I have been tinkering with some of the examples I've seen on Github.com and a few other sources but I can't seem to get anything working correctly (update shows working method). What is the idiomatic way to do this sort of thing in Go? This is one of several attempts

UPDATE and WORKING

package main

    import (
            "fmt"
            "os"
            "encoding/binary"
            "io"
            )

    func main() {
            fp, err := os.Open("tst.bin")

            if err != nil {
                    panic(err)
            }

            defer fp.Close()

            lineBuf := make([]byte, 10) //4 byte int, 4 byte int, 2 byte int per line

            for true {
                _, err := fp.Read(lineBuf)

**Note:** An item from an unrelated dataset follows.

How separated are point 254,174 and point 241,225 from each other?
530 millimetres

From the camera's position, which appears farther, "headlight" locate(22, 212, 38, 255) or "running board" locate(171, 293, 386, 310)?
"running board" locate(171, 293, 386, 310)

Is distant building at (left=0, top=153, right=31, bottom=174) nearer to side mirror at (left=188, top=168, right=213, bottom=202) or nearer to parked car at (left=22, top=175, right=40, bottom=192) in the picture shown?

                if err == io.EOF{
                    break
                }

                aVal := int32(binary.LittleEndian.Uint32(lineBuf[0:4])) // same as: int32(uint32(b[0]) | uint32(b[1])<<8 | uint32(b[2])<<16 | uint32(b[3])<<24)
                bVal := int32(binary.LittleEndian.Uint32(lineBuf[4:8]))
                cVal := int16(binary.LittleEndian.Uint16(lineBuf[8:10])) //same as: int16(uint32(b[0]) | uint32(b[1])<<8)
                fmt.Println(aVal, bVal, cVal)
            }
    }
4
  • 1
    Not being a Python dev there's only so much I can tell you ... but having had a quick look at the documentation for the struct.pack method, your fmt of iih means "32 bit Integer, 32 bit Integer, 16 bit Short". Your struct in Go has three 32 bit integers ... not two 32 bit integers and a 16 bit short. There's also a few mentions of padding/alignment in the Python documentation so you need to take that in to consideration potentially. Commented Dec 4, 2015 at 1:37
  • 1
    Thank you Simon - that got me looking a bit closer at the data types and sizes. Python i is 4 bytes and h is 2 bytes - I've updated my code and am able to read the data and get the correct values now. Now I need to figure out how to loop through the file. Commented Dec 4, 2015 at 3:44
  • You might want to have a look into Protocol Buffers which were created for exactly your use case. Works like a charm for me, though I use them for Golang to Java. Commented Dec 4, 2015 at 10:55
  • Thank you for the tip Markus. I will check that out. I figured out A solution but would certainly like to use the most appropriate solution. I also want to write the data too (same 4 byte and 2 byte ints) so I'll look into the Protocol Buffers for that too. Commented Dec 4, 2015 at 11:18

4 Answers 4

5

A well portable and rather easy way to handle the problem are Google's "Protocol Buffers". Though this is too late now since you got it working, I took some effort in explaining and coding it, so I am posting it anyway.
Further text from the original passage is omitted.